Tras un debate que duró más de 14 horas, el Congreso peruano decidió no destituir  al presidente del Perú, Pedro Pablo Kuckzynski (PPK).

Con 78 votos a favor, 19 en contra y 21 abstenciones, el Parlamento del Perú decidió que el mandatario siga ejerciendo su investidura tras presuntamente haber recibido dividendos de Odebrecht mientras era funcionario público.

Para que la destitución procediera se necesitaban 87 votos a favor, con esta decisión, la moción quedará sin efecto y PPK se mantendrá en la Presidencia.

PPK acudió este jueves 21 de diciembre con su abogado al Congreso, y durante su alocución intentó defender su posición; aseveró que “nunca ha mentido” y que en este proceso de vacancia no cumplió con el debido proceso.

Kuckzynski advirtió que con su destitución estaría en juego la democracia pero admitió no haber sido “suficientemente prolijo”; aprovechó de pedir disculpas al país.

El mandatario admitió que los servicios financieros de Westfield Capital (su empresa), se dieron “entre empresas privadas, consorcios privados y responden a servicios privados, no son como se ha dicho un contrato con el Estado”.

Durante el debate, el fujimorismo expuso su repudio a PPK y sus “mentiras” al haber reiterado que no recibió dinero ni mantuvo contratos directos con Odebrecht.

El congresista que se distinguió fue Kenji Fujimori, quien expuso ante el Perú que abstendrá su voto, a pesar de la posición de su partido.

Miembros del Frente Amplio se mantuvieron “bajo perfil” durante el debate y dejaron la decisión a favor o en contra de la vacancia, al criterio de cada uno de sus congresistas.

Por su parte, el oficialismo se dedicó a arremeter contra el fujimorismo, específicamente contra Keiko Fujimori, quien también es investigada por el caso Odebrecht.

Antecedentes

Pedro Pablo Kuckzynski cuando era funcionario público entre el 2001 y el 2005, se supone que entregó toda la responsabilidad de sus negocios a otras personas; sin embargo, una de las empresas de las cuales él era el único propietario (Westfield Capital), siguió funcionando a través de su socio, el chileno Gerardo Sepúlveda.

Al parecer durante el ejercicio donde PPK tuvo cargos públicos entre el  2001 y 2005, recibió un dividendo producto de las ganancias de ese trabajo.

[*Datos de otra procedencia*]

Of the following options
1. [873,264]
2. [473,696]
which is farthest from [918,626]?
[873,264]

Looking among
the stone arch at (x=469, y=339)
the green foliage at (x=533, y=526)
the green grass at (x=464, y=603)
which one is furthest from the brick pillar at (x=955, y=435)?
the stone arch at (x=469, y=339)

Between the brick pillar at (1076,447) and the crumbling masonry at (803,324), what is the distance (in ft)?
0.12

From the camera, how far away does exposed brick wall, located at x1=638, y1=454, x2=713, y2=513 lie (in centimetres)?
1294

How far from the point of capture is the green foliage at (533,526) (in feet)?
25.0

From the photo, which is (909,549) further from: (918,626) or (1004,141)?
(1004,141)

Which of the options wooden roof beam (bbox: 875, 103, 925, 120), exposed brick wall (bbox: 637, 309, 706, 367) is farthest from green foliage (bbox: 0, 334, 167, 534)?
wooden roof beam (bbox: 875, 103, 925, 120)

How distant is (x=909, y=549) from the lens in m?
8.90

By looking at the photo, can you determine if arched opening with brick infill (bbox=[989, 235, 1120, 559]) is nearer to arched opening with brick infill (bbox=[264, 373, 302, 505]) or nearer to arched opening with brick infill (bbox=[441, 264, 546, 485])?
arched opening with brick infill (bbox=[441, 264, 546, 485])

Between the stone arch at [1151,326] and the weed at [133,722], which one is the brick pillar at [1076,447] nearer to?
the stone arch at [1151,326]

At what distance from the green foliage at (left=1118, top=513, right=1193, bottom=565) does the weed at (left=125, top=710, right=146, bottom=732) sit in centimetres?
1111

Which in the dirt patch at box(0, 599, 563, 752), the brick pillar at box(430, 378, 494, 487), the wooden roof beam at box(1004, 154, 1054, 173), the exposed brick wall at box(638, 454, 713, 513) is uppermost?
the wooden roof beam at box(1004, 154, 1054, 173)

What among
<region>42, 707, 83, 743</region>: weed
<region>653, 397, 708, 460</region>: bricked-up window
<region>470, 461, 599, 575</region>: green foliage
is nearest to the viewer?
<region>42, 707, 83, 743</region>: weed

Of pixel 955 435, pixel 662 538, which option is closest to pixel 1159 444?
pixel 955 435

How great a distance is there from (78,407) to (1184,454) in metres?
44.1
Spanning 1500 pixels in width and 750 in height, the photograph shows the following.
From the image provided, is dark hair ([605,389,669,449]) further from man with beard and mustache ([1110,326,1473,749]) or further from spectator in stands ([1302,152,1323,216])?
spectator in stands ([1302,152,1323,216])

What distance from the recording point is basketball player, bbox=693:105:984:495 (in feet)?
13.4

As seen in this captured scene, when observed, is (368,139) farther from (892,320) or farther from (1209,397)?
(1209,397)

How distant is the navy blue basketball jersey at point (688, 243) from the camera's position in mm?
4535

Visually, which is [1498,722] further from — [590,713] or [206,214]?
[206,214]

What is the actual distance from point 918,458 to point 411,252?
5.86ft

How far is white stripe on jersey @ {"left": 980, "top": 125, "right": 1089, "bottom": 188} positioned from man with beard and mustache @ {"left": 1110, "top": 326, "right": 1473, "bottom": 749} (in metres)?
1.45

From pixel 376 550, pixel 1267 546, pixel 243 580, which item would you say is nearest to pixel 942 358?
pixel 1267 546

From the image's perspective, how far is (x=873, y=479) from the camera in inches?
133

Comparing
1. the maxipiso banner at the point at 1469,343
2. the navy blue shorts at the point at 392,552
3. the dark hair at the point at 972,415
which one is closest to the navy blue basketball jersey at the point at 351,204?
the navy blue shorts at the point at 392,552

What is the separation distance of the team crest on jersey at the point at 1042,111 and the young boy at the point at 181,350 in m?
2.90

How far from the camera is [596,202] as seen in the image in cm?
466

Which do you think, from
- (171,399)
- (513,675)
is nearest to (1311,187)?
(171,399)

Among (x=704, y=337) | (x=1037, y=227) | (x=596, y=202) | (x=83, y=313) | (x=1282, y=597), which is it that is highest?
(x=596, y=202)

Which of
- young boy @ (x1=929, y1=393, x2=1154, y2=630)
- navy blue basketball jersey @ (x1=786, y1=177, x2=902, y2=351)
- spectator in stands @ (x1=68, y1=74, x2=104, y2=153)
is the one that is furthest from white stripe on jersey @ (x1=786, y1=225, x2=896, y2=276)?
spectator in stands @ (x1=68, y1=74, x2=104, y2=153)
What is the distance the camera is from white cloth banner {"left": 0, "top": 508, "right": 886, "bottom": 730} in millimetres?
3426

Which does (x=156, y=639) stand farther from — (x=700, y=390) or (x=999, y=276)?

El mandatario había negado su relación con dichas empresas en reiteradas ocasiones; primero ante la Comisión Lava Jato del Congreso, y luego ante la Procuraduría ad hoc dedicada al mismo caso.

En octubre de este año, PPK también envió una carta a la Comisión Lava Jato del Congreso, en la que negó haber recibido dinero en alguna de sus campañas presidenciales por parte de Odebrecht, y al mismo tiempo descartó que alguna asociación civil en la que tuvo participación haya sido beneficiada por entregas de dinero de las constructoras.